**** TESTO FORNITO

Per la Cassazione il cambio religione può essere motivo di addebito della separazione
Il diritto di professare liberamente la propria religione,
garantito dalla Costituzione, puo’ incontrare un limite nel rispetto dei doveri
coniugali. E in ogni caso non ‘liberà dal rischio di vedersi attribuire la
‘colpà nel caso in cui il matrimonio finisca male.
Fra Carta costituzionale, che garantisce la libertà di fede, e articoli di
codice civile che regolano i doveri di coniugi e genitori, si è dovuta muovere
la Cassazione che ha dato ragione ad una ex moglie il cui marito, aderendo ad
una nuova fede, si era allontanato da casa, in preda ( ha sostenuto la signora)
ad una "vera e propria esaltazione religiosa".

********
**** DATI DA USARE

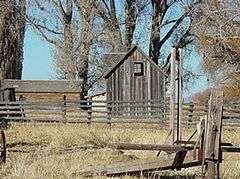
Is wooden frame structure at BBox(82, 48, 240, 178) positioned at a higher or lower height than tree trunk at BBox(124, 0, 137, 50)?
lower

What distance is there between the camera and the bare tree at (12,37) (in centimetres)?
→ 4632

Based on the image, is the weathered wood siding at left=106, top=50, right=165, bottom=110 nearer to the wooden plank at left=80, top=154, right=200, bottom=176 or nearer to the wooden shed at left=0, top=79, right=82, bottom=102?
the wooden shed at left=0, top=79, right=82, bottom=102

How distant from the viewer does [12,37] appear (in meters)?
51.8

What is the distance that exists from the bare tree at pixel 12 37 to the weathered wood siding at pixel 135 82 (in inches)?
348

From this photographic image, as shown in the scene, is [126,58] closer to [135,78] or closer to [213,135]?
[135,78]

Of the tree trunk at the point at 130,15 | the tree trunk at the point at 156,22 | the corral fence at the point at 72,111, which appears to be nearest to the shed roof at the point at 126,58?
the tree trunk at the point at 130,15

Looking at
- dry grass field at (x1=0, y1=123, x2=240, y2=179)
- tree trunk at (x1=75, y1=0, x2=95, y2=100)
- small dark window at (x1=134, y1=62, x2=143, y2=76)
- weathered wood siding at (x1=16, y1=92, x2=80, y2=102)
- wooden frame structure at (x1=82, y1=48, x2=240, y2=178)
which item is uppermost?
tree trunk at (x1=75, y1=0, x2=95, y2=100)

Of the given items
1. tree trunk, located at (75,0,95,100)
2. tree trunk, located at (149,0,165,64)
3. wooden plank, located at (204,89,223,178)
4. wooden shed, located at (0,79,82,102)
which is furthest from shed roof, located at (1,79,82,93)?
wooden plank, located at (204,89,223,178)

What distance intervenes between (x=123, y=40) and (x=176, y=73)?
97.5 feet

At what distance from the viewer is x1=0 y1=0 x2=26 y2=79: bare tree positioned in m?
46.3

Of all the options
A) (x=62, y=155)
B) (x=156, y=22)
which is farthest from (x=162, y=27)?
(x=62, y=155)

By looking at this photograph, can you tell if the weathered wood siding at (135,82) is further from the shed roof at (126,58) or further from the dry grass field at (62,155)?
the dry grass field at (62,155)

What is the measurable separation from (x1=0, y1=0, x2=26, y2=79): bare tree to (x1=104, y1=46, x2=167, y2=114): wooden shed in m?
8.69

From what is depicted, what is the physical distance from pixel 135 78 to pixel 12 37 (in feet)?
46.0
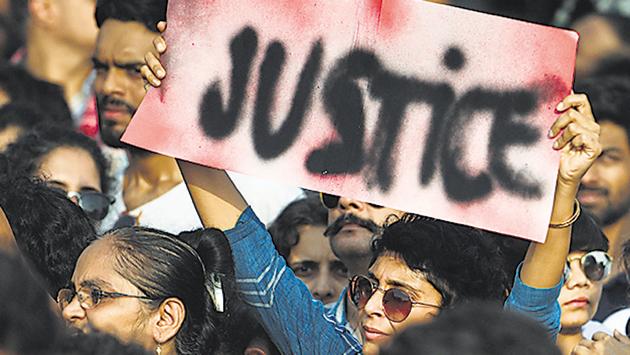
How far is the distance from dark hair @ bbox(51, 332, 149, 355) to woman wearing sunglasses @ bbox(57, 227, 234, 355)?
0.83 meters

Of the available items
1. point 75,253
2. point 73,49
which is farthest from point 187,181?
point 73,49

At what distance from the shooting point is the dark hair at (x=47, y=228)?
392 cm

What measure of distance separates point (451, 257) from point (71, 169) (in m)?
1.95

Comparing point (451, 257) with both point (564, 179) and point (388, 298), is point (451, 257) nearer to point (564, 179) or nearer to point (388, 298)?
point (388, 298)

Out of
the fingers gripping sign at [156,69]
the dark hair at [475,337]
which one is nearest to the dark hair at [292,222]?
the fingers gripping sign at [156,69]

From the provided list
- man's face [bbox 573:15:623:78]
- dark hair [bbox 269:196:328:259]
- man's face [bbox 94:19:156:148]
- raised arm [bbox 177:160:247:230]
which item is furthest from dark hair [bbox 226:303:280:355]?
man's face [bbox 573:15:623:78]

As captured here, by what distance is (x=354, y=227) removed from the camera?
4.41 metres

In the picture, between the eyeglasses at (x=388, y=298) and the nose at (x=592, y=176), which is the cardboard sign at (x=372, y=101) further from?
the nose at (x=592, y=176)

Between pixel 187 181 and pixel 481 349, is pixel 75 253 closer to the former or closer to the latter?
pixel 187 181

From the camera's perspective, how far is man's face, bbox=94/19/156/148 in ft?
17.6

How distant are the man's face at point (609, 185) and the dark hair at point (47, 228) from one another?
2.14 metres

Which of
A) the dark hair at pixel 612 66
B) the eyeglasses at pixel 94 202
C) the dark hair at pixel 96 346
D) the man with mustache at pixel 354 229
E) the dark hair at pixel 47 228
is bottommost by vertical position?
the dark hair at pixel 612 66

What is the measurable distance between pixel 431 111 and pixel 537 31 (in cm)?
31

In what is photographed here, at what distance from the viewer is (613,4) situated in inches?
296
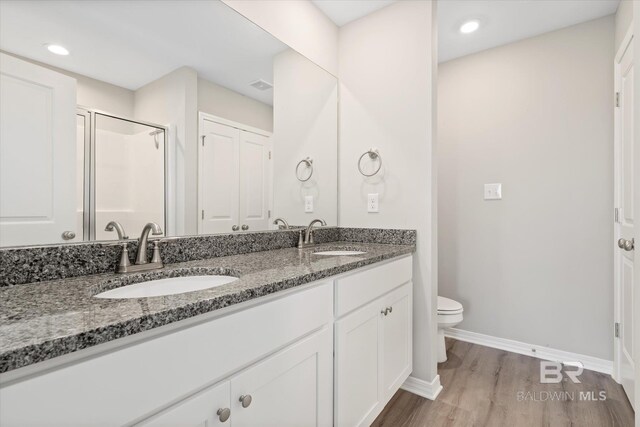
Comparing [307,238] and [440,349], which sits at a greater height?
[307,238]

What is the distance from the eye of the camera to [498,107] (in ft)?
7.82

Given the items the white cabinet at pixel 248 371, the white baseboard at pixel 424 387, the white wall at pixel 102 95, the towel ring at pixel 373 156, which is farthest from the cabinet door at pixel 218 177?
the white baseboard at pixel 424 387

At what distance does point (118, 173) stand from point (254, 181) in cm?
64

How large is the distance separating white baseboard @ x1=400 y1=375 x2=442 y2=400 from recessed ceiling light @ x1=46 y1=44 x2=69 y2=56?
2162mm

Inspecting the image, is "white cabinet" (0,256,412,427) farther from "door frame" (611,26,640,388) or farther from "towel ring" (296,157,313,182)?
"door frame" (611,26,640,388)

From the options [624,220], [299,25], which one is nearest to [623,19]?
[624,220]

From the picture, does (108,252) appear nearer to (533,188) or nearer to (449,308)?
(449,308)

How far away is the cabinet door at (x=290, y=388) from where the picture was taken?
793 millimetres

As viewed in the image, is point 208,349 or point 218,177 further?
point 218,177

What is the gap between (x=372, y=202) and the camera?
1.99 meters

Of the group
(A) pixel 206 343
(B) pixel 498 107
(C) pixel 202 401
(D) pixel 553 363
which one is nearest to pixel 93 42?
(A) pixel 206 343

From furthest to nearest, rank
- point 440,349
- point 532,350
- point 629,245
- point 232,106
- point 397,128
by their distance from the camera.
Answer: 1. point 532,350
2. point 440,349
3. point 397,128
4. point 629,245
5. point 232,106

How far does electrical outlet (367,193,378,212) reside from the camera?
6.48ft

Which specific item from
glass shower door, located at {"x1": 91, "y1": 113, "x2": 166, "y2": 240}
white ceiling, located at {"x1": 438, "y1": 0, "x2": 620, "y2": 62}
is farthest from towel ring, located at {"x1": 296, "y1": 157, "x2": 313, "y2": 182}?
white ceiling, located at {"x1": 438, "y1": 0, "x2": 620, "y2": 62}
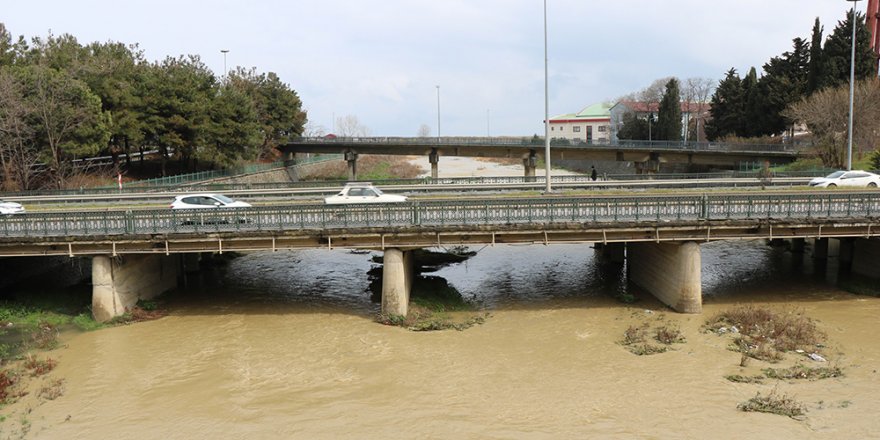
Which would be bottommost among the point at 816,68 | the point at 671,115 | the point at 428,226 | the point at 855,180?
the point at 428,226

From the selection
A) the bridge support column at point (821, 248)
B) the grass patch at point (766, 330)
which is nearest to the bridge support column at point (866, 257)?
the bridge support column at point (821, 248)

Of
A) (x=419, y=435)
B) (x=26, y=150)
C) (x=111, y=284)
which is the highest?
(x=26, y=150)

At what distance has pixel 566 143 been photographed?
72.6m

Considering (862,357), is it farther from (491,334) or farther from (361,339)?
(361,339)

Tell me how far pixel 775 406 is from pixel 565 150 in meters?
58.7

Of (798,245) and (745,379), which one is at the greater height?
(798,245)

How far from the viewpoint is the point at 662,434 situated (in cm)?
1457

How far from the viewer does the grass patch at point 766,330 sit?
19.7 m

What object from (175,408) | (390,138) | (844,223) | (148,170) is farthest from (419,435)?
(390,138)

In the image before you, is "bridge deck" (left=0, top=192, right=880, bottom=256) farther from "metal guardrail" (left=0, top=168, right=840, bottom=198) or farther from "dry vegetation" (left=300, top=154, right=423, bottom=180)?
"dry vegetation" (left=300, top=154, right=423, bottom=180)

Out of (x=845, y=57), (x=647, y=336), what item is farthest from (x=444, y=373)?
(x=845, y=57)

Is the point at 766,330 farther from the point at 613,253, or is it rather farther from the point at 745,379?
the point at 613,253

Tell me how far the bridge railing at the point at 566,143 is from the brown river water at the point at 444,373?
128 feet

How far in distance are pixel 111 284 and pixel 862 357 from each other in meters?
26.0
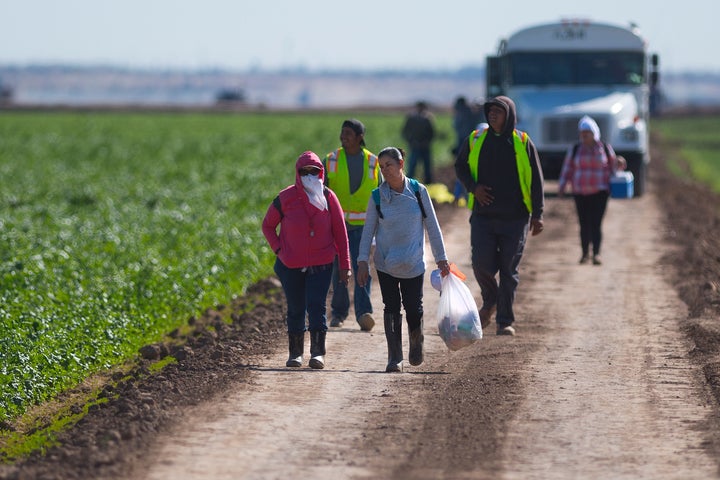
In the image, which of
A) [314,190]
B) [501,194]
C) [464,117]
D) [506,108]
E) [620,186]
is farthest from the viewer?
[464,117]

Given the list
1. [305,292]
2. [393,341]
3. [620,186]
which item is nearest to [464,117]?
[620,186]

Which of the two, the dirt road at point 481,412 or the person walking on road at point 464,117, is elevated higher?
the person walking on road at point 464,117

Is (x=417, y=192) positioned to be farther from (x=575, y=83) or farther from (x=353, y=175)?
Result: (x=575, y=83)

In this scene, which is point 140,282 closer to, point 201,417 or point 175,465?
point 201,417

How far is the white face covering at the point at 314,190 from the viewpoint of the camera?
10.2 metres

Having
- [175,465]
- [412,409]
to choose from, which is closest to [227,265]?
[412,409]

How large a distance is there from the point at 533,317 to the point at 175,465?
20.1ft

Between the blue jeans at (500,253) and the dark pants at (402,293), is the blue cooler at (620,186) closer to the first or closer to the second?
the blue jeans at (500,253)

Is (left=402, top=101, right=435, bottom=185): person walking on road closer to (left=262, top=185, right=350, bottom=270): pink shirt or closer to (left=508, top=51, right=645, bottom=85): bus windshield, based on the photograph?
(left=508, top=51, right=645, bottom=85): bus windshield

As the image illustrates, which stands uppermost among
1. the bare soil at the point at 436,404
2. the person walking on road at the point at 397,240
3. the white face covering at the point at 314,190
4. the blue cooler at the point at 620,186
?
the white face covering at the point at 314,190

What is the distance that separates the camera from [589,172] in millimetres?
16359

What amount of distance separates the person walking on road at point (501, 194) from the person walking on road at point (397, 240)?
63.7 inches

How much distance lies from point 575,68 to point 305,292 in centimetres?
1562

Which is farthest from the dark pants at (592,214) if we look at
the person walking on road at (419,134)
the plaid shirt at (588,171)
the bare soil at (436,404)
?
the person walking on road at (419,134)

********

▸ **LAVORO DA SVOLGERE**:
[A] Riporta ogni riga che contiene la parola "furthest", distinguendo tra maiuscole e minuscole.
[B] Riprendi l'articolo sulla sentenza della Cassazione e continualo dopo la sua ultima frase.
Il testo e le righe non hanno alcun legame tra loro.

▸ **ELENCO RISPOSTE**:
[A]
which is furthest from shed roof, located at (1,79,82,93)?
which item is furthest from dark hair [bbox 226:303:280:355]?
From furthest to nearest, rank

[B]
Alla Suprema Corte si è rivolta la ex moglie, dopo che i giudici di appello
di Venezia, che avevano il compito di esaminare il caso, avevano stabilito in
modo chiaro: non ci sono valide ragioni per addebitare la separazione al marito
che ha cambiato religione, perchè questi, "nella scelta di appartenenza ad una
confessione religiosa e nella conseguente rinuncia alla convivenza, ha
esercitato un diritto costituzionalmente garantito", senza ledere i suoi diritti
coniugali e paterni.
Non cosi’ per la Suprema Corte che osserva: i giudici di Venezia hanno
ritenuto erroneamente che la rinuncia alla convivenza coniugale da parte dell’ex
marito che ha ( com’è suo diritto) cambiato fede, non comporti di per sè
l’addebito della crisi coniugale.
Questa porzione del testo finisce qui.